• Task details
Locate each line in the records below that contains the word "closer", and copy those lines out in full.
[Input data start]
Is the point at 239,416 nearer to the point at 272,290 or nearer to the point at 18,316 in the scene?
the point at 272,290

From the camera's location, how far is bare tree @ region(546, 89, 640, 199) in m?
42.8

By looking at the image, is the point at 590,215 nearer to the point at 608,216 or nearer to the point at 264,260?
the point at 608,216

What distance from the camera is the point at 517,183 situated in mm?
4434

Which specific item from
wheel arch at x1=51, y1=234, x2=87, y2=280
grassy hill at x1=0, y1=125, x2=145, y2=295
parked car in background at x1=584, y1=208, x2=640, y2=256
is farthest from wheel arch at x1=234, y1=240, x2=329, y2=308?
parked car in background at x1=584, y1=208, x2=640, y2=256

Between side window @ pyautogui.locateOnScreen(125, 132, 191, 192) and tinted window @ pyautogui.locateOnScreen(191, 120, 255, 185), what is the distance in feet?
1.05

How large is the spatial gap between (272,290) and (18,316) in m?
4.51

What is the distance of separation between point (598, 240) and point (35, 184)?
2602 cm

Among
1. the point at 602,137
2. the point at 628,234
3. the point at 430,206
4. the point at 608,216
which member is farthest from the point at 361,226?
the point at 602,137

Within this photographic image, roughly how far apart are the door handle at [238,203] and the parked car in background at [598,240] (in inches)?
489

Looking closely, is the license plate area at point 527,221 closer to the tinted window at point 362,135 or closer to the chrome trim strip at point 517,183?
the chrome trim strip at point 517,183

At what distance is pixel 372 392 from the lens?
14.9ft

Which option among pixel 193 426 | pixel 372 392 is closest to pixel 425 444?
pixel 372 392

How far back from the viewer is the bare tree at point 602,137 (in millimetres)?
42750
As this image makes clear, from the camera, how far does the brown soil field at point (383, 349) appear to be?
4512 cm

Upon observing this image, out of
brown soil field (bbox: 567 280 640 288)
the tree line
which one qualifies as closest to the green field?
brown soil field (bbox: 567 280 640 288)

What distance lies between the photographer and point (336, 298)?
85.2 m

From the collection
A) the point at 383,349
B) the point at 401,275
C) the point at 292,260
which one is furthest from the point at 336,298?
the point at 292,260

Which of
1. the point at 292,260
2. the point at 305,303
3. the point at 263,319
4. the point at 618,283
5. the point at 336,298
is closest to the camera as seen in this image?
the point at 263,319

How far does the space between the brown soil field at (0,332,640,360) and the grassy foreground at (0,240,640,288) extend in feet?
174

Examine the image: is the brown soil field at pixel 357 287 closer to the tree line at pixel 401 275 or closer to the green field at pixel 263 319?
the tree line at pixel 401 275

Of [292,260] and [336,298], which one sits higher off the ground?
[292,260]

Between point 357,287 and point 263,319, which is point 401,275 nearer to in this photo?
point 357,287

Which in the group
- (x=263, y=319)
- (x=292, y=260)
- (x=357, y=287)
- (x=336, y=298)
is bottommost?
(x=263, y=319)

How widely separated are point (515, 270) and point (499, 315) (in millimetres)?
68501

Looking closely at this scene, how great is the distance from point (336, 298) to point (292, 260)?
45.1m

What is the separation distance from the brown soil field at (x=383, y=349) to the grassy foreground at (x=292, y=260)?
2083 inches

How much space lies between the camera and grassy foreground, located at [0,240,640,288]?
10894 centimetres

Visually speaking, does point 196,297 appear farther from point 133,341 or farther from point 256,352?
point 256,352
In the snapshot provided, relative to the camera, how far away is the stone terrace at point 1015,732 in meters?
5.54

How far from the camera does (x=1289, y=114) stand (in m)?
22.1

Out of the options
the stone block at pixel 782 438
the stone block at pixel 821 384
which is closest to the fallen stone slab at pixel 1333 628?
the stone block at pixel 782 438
[Input data end]
[Input data start]
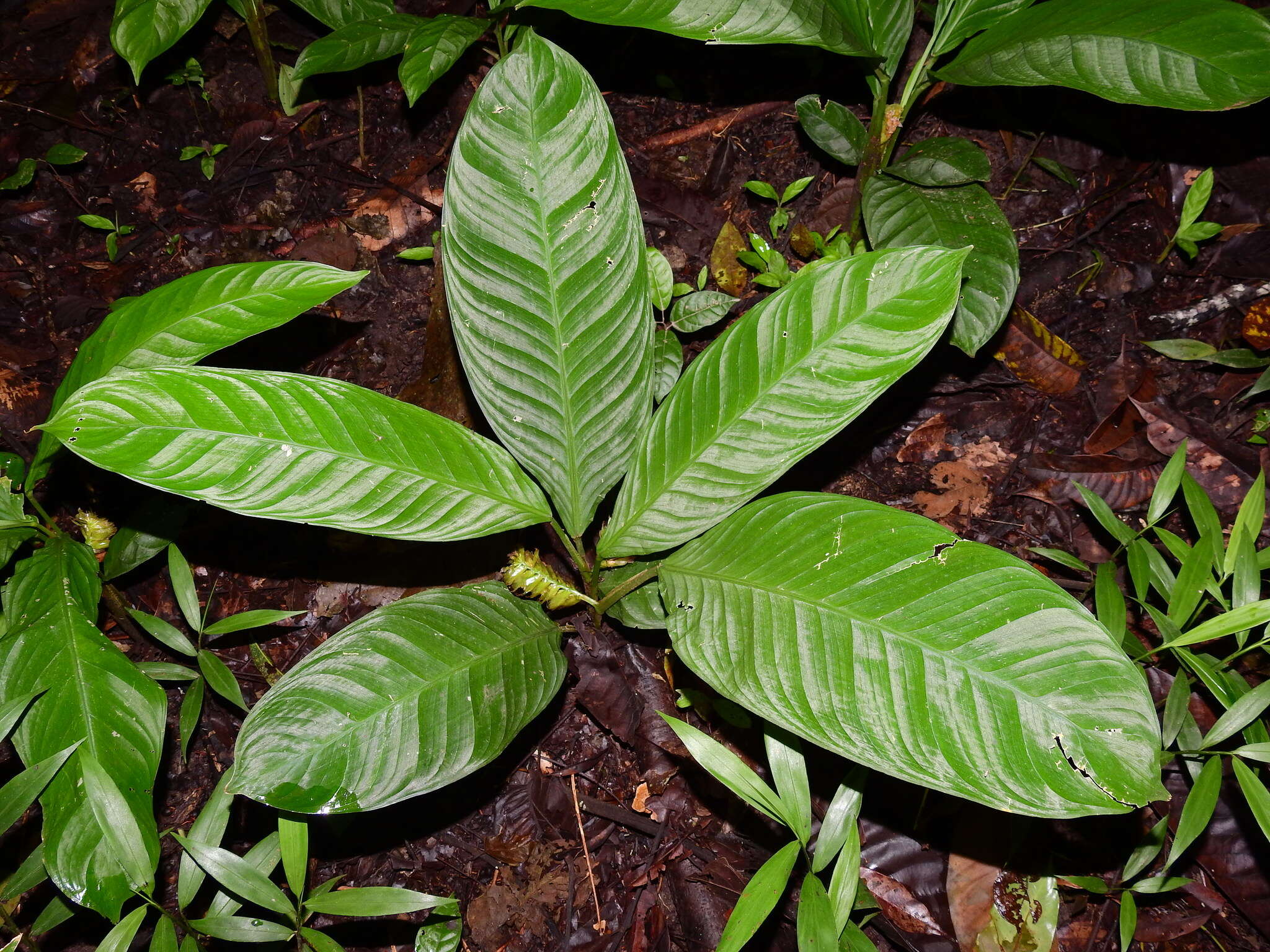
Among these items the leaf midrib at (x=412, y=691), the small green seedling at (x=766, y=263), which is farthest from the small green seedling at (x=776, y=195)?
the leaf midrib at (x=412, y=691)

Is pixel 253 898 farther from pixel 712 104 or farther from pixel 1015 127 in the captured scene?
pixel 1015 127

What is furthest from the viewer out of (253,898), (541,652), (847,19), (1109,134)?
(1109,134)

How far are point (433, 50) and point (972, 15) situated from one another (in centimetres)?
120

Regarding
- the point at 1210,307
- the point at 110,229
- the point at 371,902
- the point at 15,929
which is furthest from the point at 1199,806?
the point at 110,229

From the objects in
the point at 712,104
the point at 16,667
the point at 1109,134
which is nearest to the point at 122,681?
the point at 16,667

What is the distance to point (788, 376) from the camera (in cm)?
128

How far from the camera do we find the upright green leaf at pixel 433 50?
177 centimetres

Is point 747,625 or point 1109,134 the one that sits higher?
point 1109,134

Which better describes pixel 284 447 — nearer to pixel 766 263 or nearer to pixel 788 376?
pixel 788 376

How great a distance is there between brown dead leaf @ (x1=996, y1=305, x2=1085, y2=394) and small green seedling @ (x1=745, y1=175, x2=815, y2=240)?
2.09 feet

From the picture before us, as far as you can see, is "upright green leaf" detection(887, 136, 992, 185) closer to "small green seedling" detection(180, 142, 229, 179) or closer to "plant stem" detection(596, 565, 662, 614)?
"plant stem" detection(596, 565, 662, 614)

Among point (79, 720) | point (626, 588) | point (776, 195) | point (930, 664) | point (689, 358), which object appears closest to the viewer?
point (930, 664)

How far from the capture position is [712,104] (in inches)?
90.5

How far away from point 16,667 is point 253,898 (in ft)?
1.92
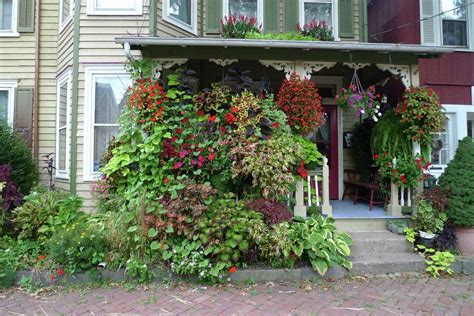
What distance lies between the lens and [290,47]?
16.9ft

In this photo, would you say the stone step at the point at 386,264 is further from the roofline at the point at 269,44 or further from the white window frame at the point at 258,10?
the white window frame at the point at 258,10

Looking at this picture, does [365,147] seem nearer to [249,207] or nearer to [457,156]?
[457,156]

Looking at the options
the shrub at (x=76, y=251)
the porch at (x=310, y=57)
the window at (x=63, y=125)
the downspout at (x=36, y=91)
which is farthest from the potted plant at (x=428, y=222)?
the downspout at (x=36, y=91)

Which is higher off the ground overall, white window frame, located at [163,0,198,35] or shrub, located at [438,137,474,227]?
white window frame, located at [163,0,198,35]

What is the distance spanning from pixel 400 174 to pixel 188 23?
[Input data end]
• Task output
Looking closely, is the license plate area at point 527,221 closer to the tinted window at point 362,135 or closer to the chrome trim strip at point 517,183?
Examine the image: is the brown soil field at pixel 357 287 closer to the tree line at pixel 401 275 or closer to the green field at pixel 263 319?
From the picture before us, as far as you can see, is "upright green leaf" detection(887, 136, 992, 185) closer to "small green seedling" detection(180, 142, 229, 179) or closer to "plant stem" detection(596, 565, 662, 614)?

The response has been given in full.